At 1,857 acres, this expansive northern white cedar bog (extending out from Salmon Brook Lake) supports an array of northern plant species rare in Maine. It is home to the white water lily, pygmy water lily, marsh valerian, northern valerian, swamp pink, swamp honeysuckle, small round-leaf orchid, purple pyrola, Lapland buttercup, and showy lady’s slippers. Two portions of the bog are registered with the State’s Critical Areas Program, while other areas are designated as a state “ecological reserve” due to their diverse natural communities and potential value for research.
The bog’s ecological significance prompted The Nature Conservancy to join local citizens in seeking its protection, with funding support from the Land for Maine’s Future (LMF) program and other sources. Because this property constitutes 1.74 percent of Perham’s state valuation, the project went before voters for a public hearing and vote. They endorsed the project and the Bureau of Parks and Lands now owns and manages the property.

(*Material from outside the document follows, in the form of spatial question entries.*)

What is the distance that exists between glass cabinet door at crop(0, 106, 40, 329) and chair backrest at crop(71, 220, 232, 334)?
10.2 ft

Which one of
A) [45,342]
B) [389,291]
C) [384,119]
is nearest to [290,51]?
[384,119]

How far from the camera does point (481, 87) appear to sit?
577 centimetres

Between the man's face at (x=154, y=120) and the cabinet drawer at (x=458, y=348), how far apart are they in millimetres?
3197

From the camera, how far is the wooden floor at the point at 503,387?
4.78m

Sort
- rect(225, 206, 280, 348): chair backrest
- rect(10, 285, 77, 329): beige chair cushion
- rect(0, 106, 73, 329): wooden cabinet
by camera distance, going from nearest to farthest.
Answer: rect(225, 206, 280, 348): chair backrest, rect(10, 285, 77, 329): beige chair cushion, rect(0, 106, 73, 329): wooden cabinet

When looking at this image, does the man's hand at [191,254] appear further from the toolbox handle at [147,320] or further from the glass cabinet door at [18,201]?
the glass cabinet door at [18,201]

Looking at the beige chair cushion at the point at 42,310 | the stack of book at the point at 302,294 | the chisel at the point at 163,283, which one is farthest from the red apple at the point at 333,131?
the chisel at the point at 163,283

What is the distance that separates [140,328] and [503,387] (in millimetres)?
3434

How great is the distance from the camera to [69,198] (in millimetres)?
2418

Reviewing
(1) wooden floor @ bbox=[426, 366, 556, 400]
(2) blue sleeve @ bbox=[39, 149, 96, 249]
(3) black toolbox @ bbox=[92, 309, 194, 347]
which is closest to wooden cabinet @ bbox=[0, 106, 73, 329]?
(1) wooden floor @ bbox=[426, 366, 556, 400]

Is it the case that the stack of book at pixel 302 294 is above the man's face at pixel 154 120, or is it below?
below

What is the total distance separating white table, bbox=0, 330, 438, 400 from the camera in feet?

Salmon Brook Lake Bog is rich in recreational offerings as well as ecological significance. Its abundant wildlife, waterfowl, and wading birds make it popular with hunters, fishermen and trappers. Snowmobilers and mountain bikers cross the bog along the Aroostook Valley Rail Trail, another LMF project.
Please note: The vehicular uses listed refer only to the Aroostook Valley Rail Trail, not to wetland portions of the property.
Bird & other wildlife watching, hiking, snowshoeing, cross-country skiing, hunting, fishing, mountain biking, and snowmobiling
Northern Maine – Aroostook
Directions from nearest town
DeLorme Maine Atlas and Gazetteer Map 64, B-3/4. From Perham, go north on Route 228 for 2.5 miles. At the intersection with High Meadow Road (where Route 228 turns abruptly right), turn left. Continue .3 miles, turning right on the dirt Salmon Lake Road.